**USING THE INFORMATION**:
(a) In the Section 11 tracing excerpt below, condense the paragraph that begins "Turning to the Twombly/Iqbal pleading standard" into a short bulleted list that keeps its main facts.
(b) Extend the Section 11 tracing excerpt below with a further paragraph that picks up after its final sentence.

**SELECTED TEXT**:
= Beginning of Section =

On review, the Ninth Circuit began by noting that when a company has issued shares under more than one registration statement, a plaintiff seeking to proceed under Section 11 must “prove that her shares were issued under the allegedly false or misleading registration statement, rather than some other registration statement.”6 This standard requires plaintiffs who purchased in the aftermarket to trace the chain of title for their shares back to the secondary offering. As the court recognized, the tracing requirement is “often impossible” for aftermarket purchasers to meet.7

Turning to the Twombly/Iqbal pleading standard, the Ninth Circuit explained that a complaint’s allegations, at a minimum, must suggest the claim has a plausible chance of success. Specifically, “the complaint must allege factual content that allows the court to draw the reasonable inference that the defendant is liable for the misconduct alleged.”8 This requires the exclusion of any “obvious alternative explanations.”9 In the case before it, the Ninth Circuit reasoned that the complaint was deficient because the plaintiffs’ allegations were consistent with their shares not only having come from the secondary offering but also from the pool of previously issued shares.10 To succeed, the court determined, the plaintiffs would have had to allege specific facts excluding the possibility that their purchased shares came from the already existing pool.

= End of Section =

**DATASET RECORDS**:
= Beginning of Section =

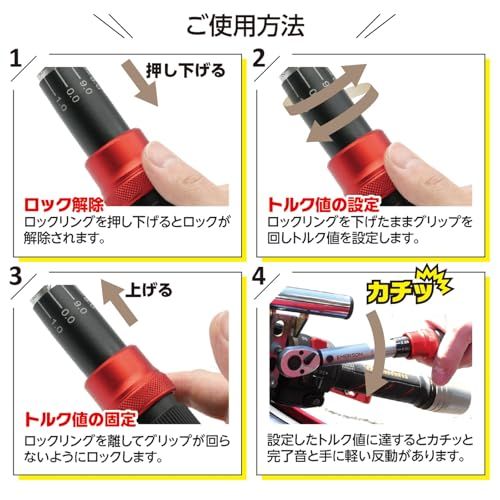 ご使用方法

1

押し下げる

9.0
0.0
1.0

ロック解除
ロックリングを押し下げるとロックが解除されます。

2

トルク値の設定
ロックリングを下げたままグリップを回しトルク値を設定します。

3

上げる

9.0
0.0
1.0

トルク値の固定
ロックリングを離してグリップが回らないようにロックします。

4

カチッ

設定したトルク値に達するとカチッと完了音と手に軽い反動があります。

= End of Section =

**RESULTS FOR EACH TASK**:
(a)
- Under the Twombly/Iqbal standard, a complaint's allegations must at least suggest that the claim has a plausible chance of success.
- The complaint must allege factual content that lets the court reasonably infer the defendant is liable for the alleged misconduct, and it must exclude any obvious alternative explanations.
- The Ninth Circuit found the complaint deficient because the plaintiffs' allegations were consistent with their shares coming from the secondary offering or from the pool of previously issued shares.
- To succeed, the plaintiffs would have had to allege specific facts that ruled out the already existing pool as the source of their shares.

(b)
The Ninth Circuit also addressed allegations that shares purchased by one of the named plaintiffs, Peter Abrams, were traceable because Abrams had directed his broker to purchase shares from the secondary offering. The complaint alleged that Abrams’s broker had purchased shares from Citigroup, which was in a joint venture with one of the underwriters of the secondary offering. Finding even these allegations insufficient, the court stated that Citigroup could have filled the order with shares from the secondary offering or from previously issued shares it was holding. Consistent with its determination as to the general allegations of tracing, the Ninth Circuit determined that allegations regarding Abrams’s purchases were insufficient without fact-specific allegations excluding the latter possibility, “such as an allegation that Citigroup held only shares issued in the secondary offering.”11

The Ninth Circuit’s determination that the Twombly/Iqbal pleading standard requires factually specific allegations of tracing squarely contradicts the decisions of a few district courts. In recent cases, the District of Maryland and the Southern District of New York have each applied the Twombly/Iqbal standard to aftermarket purchasers’ Section 11 claims.12 Both courts upheld complaints alleging only that plaintiffs purchased shares “pursuant and/or traceable to” the relevant registration statement(s), finding that such general allegations satisfy the Twombly/Iqbal standard.13 However, both courts’ determinations rested, in large part, on pre-Twombly/Iqbal case law and the lack of any authority requiring fact-specific allegations of tracing.14 The Ninth Circuit’s decision in Century Aluminum suggests a different outcome may result in these jurisdictions’ future decisions.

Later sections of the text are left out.